# Supplied material start

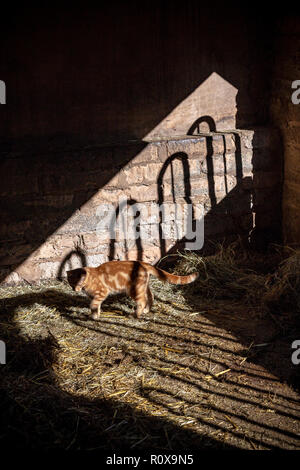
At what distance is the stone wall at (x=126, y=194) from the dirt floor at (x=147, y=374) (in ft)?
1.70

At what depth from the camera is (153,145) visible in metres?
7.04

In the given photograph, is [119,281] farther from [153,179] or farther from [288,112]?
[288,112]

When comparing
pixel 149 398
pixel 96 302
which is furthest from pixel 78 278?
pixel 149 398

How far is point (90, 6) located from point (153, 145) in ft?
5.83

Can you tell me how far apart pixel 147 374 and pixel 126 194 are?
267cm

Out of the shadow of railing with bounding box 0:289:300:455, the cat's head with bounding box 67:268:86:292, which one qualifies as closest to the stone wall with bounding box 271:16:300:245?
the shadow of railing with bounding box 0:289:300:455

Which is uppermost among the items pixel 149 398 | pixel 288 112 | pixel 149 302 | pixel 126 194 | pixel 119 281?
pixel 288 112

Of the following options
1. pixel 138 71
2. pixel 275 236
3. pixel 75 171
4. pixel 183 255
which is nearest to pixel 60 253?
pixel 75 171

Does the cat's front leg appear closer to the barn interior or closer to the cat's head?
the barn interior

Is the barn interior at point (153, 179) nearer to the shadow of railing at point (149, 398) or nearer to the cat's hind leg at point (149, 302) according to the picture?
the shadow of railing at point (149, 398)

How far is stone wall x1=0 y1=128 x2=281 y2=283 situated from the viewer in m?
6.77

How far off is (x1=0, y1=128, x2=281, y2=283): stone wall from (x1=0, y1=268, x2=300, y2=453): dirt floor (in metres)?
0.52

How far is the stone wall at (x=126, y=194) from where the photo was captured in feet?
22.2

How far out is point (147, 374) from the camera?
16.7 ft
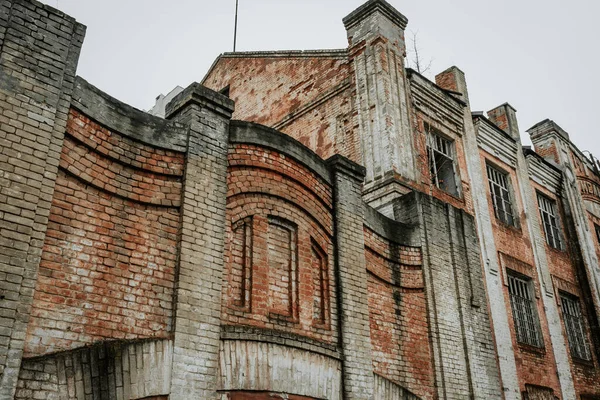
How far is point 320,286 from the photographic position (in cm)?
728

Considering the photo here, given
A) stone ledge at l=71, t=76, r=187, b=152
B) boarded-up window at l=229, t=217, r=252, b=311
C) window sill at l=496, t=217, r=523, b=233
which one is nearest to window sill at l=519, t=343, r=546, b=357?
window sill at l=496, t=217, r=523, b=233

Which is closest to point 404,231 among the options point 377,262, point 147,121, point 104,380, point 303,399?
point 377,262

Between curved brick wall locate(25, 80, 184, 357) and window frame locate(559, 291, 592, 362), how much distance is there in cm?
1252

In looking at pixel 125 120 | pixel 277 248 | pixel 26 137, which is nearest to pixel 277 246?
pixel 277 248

# Supplied material end
# Supplied material start

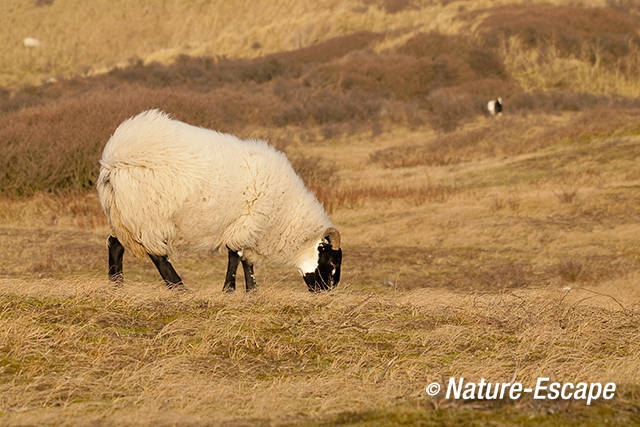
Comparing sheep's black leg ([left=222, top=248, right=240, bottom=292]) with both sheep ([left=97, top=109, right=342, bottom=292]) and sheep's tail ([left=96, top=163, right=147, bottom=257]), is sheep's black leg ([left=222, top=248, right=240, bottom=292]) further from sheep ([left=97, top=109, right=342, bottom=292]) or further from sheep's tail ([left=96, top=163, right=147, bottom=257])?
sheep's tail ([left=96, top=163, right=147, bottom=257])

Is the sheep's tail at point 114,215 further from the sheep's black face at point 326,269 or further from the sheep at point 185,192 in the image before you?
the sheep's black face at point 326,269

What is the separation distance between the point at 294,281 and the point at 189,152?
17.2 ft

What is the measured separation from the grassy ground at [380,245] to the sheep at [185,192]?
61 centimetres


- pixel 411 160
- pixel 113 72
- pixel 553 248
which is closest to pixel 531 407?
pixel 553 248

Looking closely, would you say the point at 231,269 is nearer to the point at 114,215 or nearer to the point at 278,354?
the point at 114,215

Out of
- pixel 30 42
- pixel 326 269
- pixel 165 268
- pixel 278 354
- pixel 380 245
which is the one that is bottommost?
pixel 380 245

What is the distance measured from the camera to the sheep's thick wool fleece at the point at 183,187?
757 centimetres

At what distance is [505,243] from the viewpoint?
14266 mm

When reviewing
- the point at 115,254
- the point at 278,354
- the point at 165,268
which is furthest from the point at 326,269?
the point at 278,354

# Supplied material end

Gather every line of the records that contains the string "given", matching case exactly.

- **Completed task**:
In the given photograph, is [119,281] farther from [153,179] or farther from [288,112]?
Considering the photo here, given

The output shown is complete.